S’il y a un motif qui, dans ce livre protéiforme, revient souvent, c’est bien celui de l’œil. Comme si Brecht Evens nous invitait à l’ouvrir grand, cet œil, à rester vigilant, attentif là où, au premier abord, il y aurait de quoi se perdre. On connaît, depuis Les Noceurs, prix de l’audace à Angoulême 2011, ces planches fourmillantes de détails, ces jeux de transparence, ces perspectives éclatées, qui semblent chercher à brouiller le regard. Et pourtant, c’est bien le contraire qui se produit : appliquant la formule de Paul Klee, selon qui « l’œil suit le chemin qui lui a été ménagé dans l’œuvre », Brecht Evens nous fait naviguer dans cette foule nocturne, mélancolique et enjouée, avec une grande fluidité.
La nuit et la foule, la ville et la fête, Brecht Evens ne les dessine comme personne, c’est entendu. Chaque page est un enchantement. Surtout, chaque page est une surprise : son style se réinvente constamment. Au-delà de l’alternance entre planches foisonnantes et pages économes (quelques traits pour suggérer l’espace, quelques couleurs pour les personnages), on verra la couleur succéder au noir et blanc, l’aquarelle au crayon, le style Uccello au style Picasso. Comme à son habitude, Evens multiplie ainsi les hommages à l’histoire de l’art (la mer de nuages de Caspar David Friedrich remplacée par une mer de néons), mais aussi à la littérature : l’immeuble qui sert de cadre aux premières pages est celui de La vie mode d’emploi, le chef d’œuvre de Perec.
La promesse de l’aube
Car la remarquable inventivité formelle des Rigoles ne doit pas évacuer la beauté de l’écriture, l’élégance, la poésie, l’humour de ce récit à (au moins) trois voix.

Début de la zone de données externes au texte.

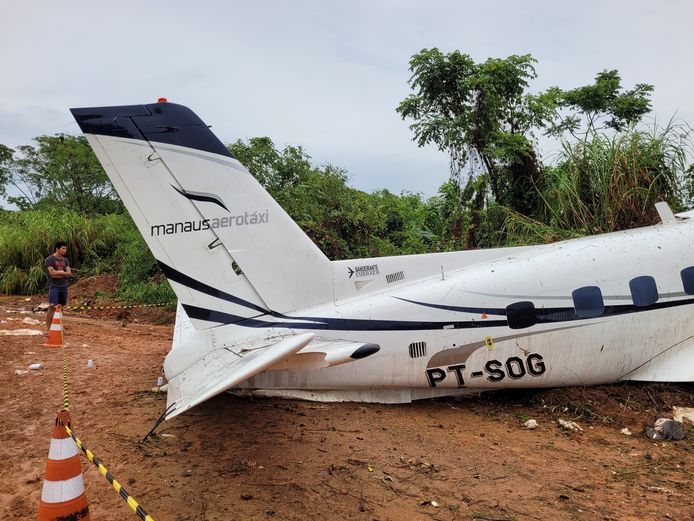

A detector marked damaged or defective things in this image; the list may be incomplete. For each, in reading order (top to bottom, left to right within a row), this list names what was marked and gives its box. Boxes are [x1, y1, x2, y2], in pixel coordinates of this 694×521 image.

Dans cette ville imaginaire et composite (où l’on trouve aussi bien l’Atomium, le quartier de Belleville que des plages de sable), le temps d’une longue nuit qui s’étire jusqu’au matin, trois fils narratifs alternent. Trois figures entourées d’amis, de connaissances, de proches, mais qui, de club en boîte, sous les lumières et les sirènes, vont se trouver aux prises avec leur solitude. La nuit ouvre à tous les possibles : à chaque page le destin des personnages semble pouvoir basculer. Dès lors, l’ombre de Perec nous invite à lire Les Rigoles sous l’angle de la potentialité. Une rencontre imprévue infléchira effectivement leur parcours, et chacun échouera (parfois au sens propre) loin de son point de départ.
Si les petits ruisseaux font les grandes rivières, les rigoles de Brecht Evens filent droit vers la mer, sur les bords de laquelle se clôt le livre, à l’occasion d’un épilogue à la fois apaisé et euphorique. Il professe une foi subversive dans l’instant – « Pas de projets. Les projets sont des cages. Il y a que le moment. Restons dedans. » – tout en cultivant une certaine ambiguïté. Lancés dans la nuit, ces solitudes sont à la fois lestées par leur passé et tournées vers un futur incertain. La dernière phrase – « Quel étrange présage ! » – est tracée d’un trait qui s’estompe dans la brume, annonçant un avenir riche de surprises, sans que l’on sache bien si elles sont menaçantes ou excitantes... Il s’agit alors, à l’issue d’une nuit sans sommeil, d’être encore disponible à ce qui est sur le point d’advenir. De garder les yeux grands ouverts.